Motivation —why someone would post a piece of content, create a website, or establish an account speaks volumes about its validity.
When an OSINT investigator answers these basic questions, they’re one step closer to knowing precisely how strong their verification must be in the specific case.
Dealing With Misinformation in Visual Content
Considering all the above, how do OSINT investigators deal with visual misinformation, which is becoming increasingly easier to fabricate?
Provenance
As we’ve mentioned above, the first key question is — are we looking at a photo’s original version? A basic reverse image search can give us clues; if identical images have been indexed before the described event supposedly took place, it’s a clear fake.
On the other hand, that search might show a bunch of images with individual identical features — which means it could be a composite. Or there may not be any other versions online — and if the picture also passes basic reflection and shadow checks, it may very well be an original. Of course, the ultimate proof is speaking to the source, if possible.
Source
That leads us to another essential pillar of OSINT verification — the source. In this case, if a picture was sent by an anonymous chat app number or email or uploaded by a user who doesn’t appear by that username anywhere else online: it’s likely a fake.
Conversely, if you were able to identify the uploader through their domain or profile pictures which they made no effort to hide — the image has a greater chance of being genuine. Likewise, if you can contact them via social media and they confirm that they’re the authors of the photo — it’s another plus.
And finally, if they answer your questions and their answers are confirmed by the image’s EXIF data, the author’s online footprint, and weather reports: it’s most likely a genuine image.
Location
If no visual clues point to the location and zero location data, the image is more likely to be doctored. On the other hand, clothing, architecture, and signage clues that establish a genuine geographical region increase the odds of the image being original.
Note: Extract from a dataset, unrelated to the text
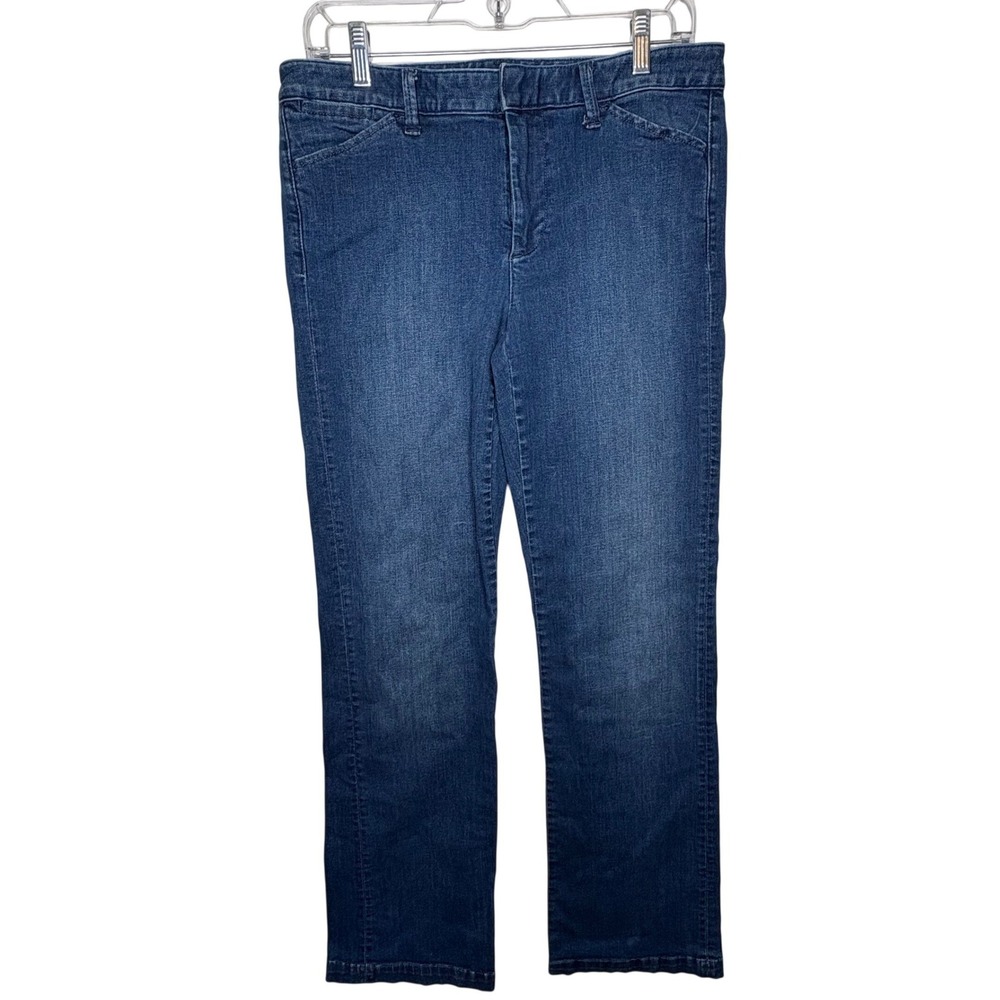Banana‎ Republic Dark Wash Jeans 29/8 Straight Leg Modern Muse Versatile Capsule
Also, OSINT investigators might cross reference landmarks and the surrounding landscape with mapping tools and try to come up with latitude and longitude coordinates. If the locations in the photo match other images from the area and online maps, it’s probably a valid source of information.
Time
If a photo was sent or uploaded anonymously and without EXIF data, that’s certainly a red flag. On the other hand, if its time stamp on social media clearly shows that the photo was uploaded right after the depicted event happened, and shadows and weather conditions line up with other location information and EXIF data — it’s more likely that you’re looking at a real photo.
Motivation
When it comes to any kind of content uploaded online, this is the big one — why was a photo captured? What was the uploader trying to achieve?
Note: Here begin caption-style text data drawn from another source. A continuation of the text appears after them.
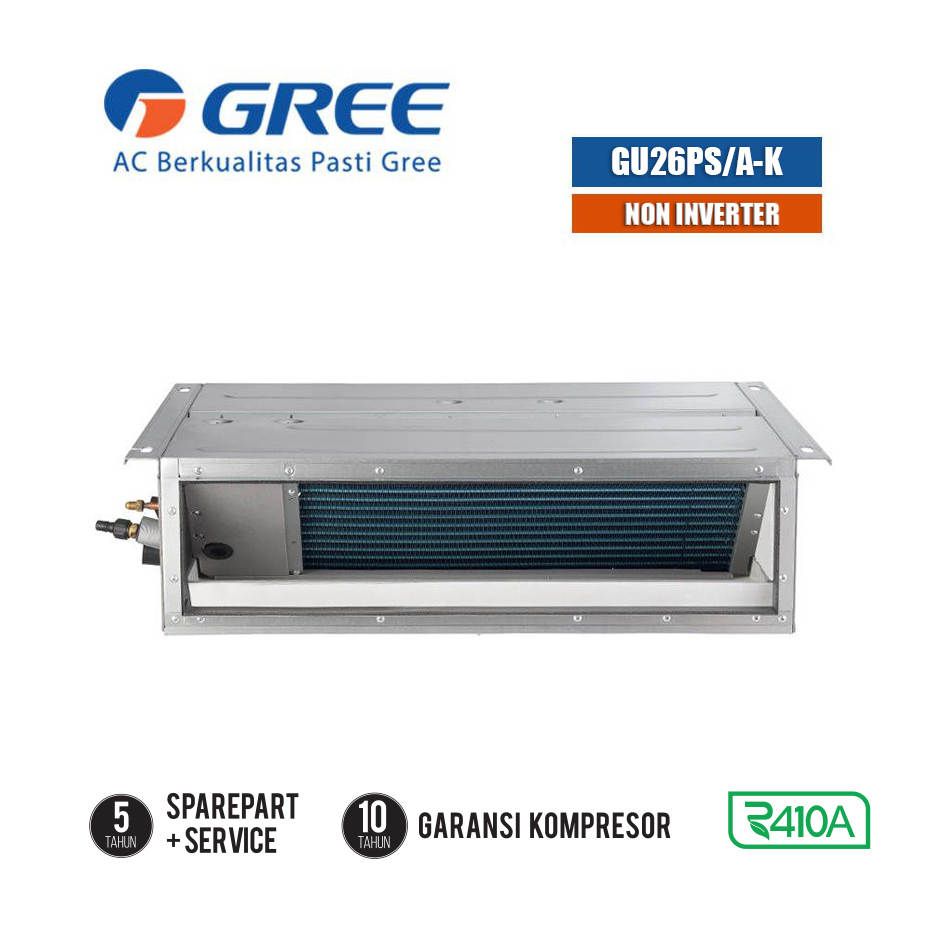 Ac Split Duct Gree 1 PK Non Inverter GU26PS/A-K
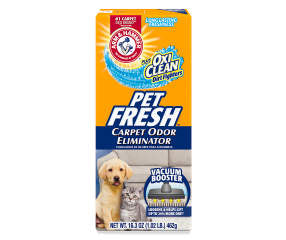 Arm & Hammer Pet Fresh Carpet Odor Eliminator - 16.3oz/12pk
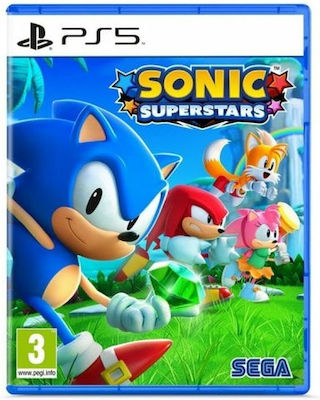 Sonic Superstars PS5-Spiel (Spanisch Cover)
If you don’t know the identity of the author and uploader, ascertaining their motivations is pretty much impossible. And if the social account behind the photo was created recently or they have few to no other posts, you’re probably looking at a malicious dummy account with suspect motivations.
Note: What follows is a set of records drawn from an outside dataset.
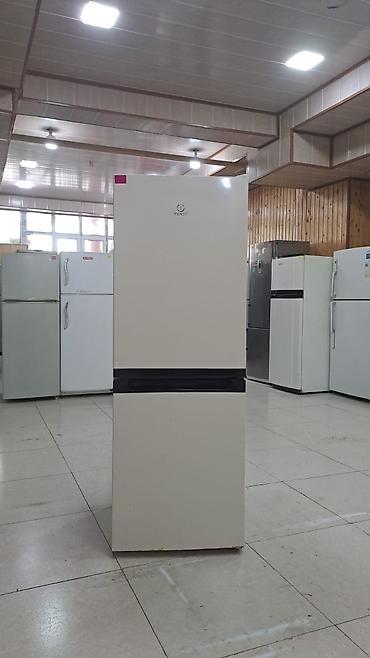 Indesit iki qapılı soyuducu (aşağıda dondurucu) - Rəng: krem/ağ - lalafo.az -da Indesit iki qapılı soyuducu (aşağıda dondurucu) - Rəng: krem/ağ -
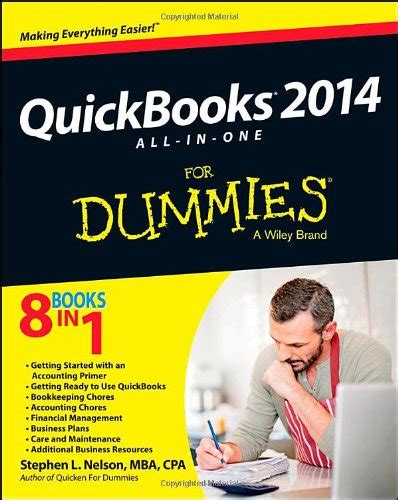 quickbooks 2014 all in one for dummies Kindle Editon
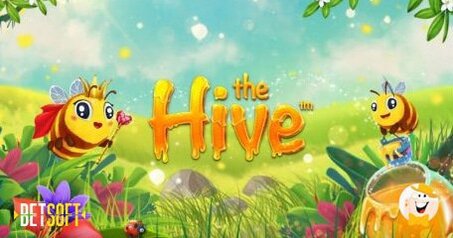 Betsoft Pubblica il 25 giugno The Hive con una Griglia Esagonale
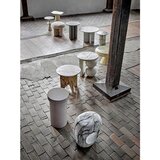 Bloomingville Okrugao pomoćni stol u dekoru hrasta ø 45 cm Aio – | shoptok.hr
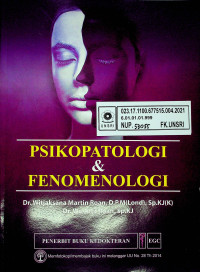 PSIKOPATOLOGI & FENOMENOLOGI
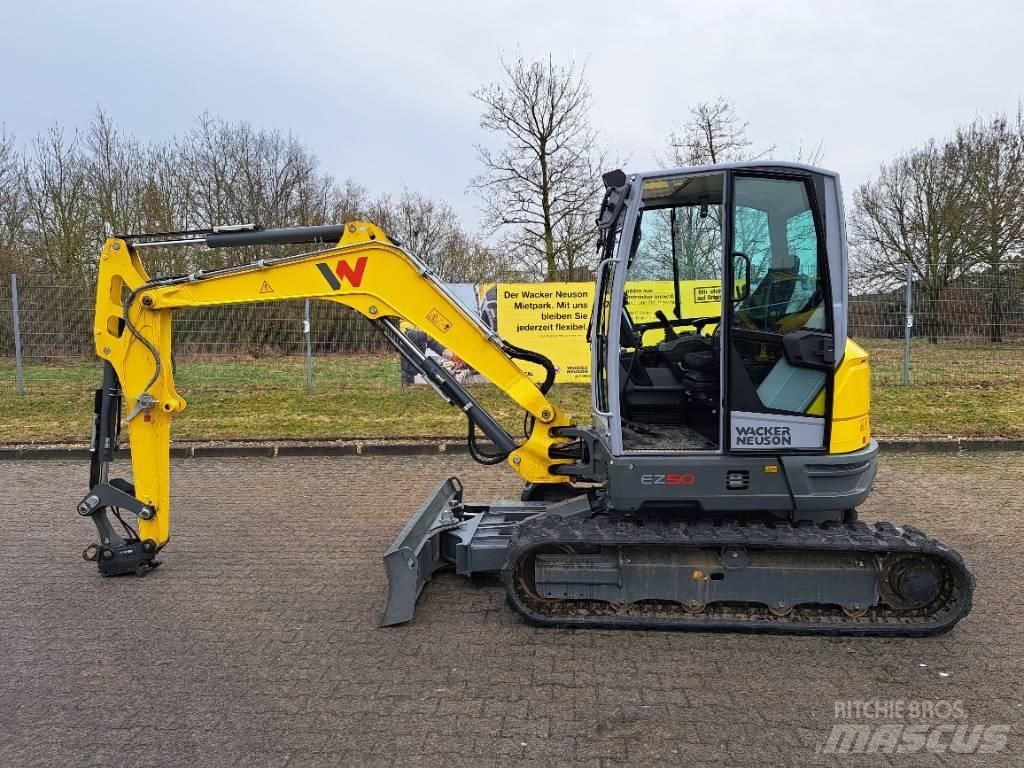 Wacker Neuson EZ50 履帶式 挖土機/掘鑿機/挖掘機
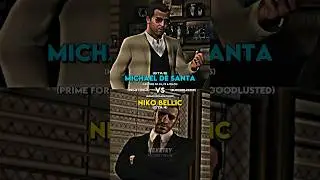 Niko Bellic vs Michael De Santa #gta4 #gta5 #gta #nikobellic #vs #michaeldesanta #battle #vsbattle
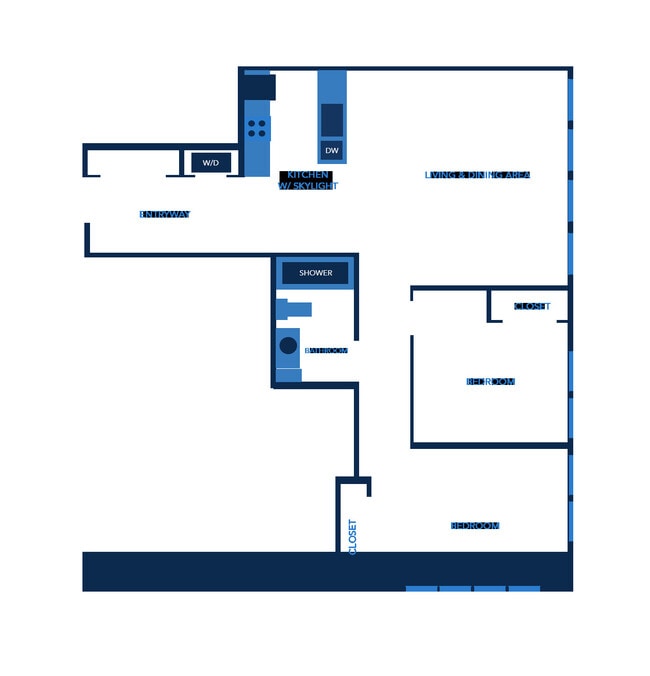 Floorplan - The Residences at 471 Elmwood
On the other hand, if the uploader’s identity confirms they’re working with an advocacy or activist organization, you’ll have a clearer view of their motives. The same goes for activities that confirm the uploader is a journalist, holidaymaker, a local worker, etc.
Conclusion
Today’s business and national intelligence efforts increasingly rely on OSINT methodologies. However, open-source intelligence isn’t without its challenges — especially when it comes to misinformation that’s abundant in today’s world fueled by social media content. With that in mind, extensive cross-referencing and checking is necessary, both by human investigators and with the help of AI and machine learning technologies.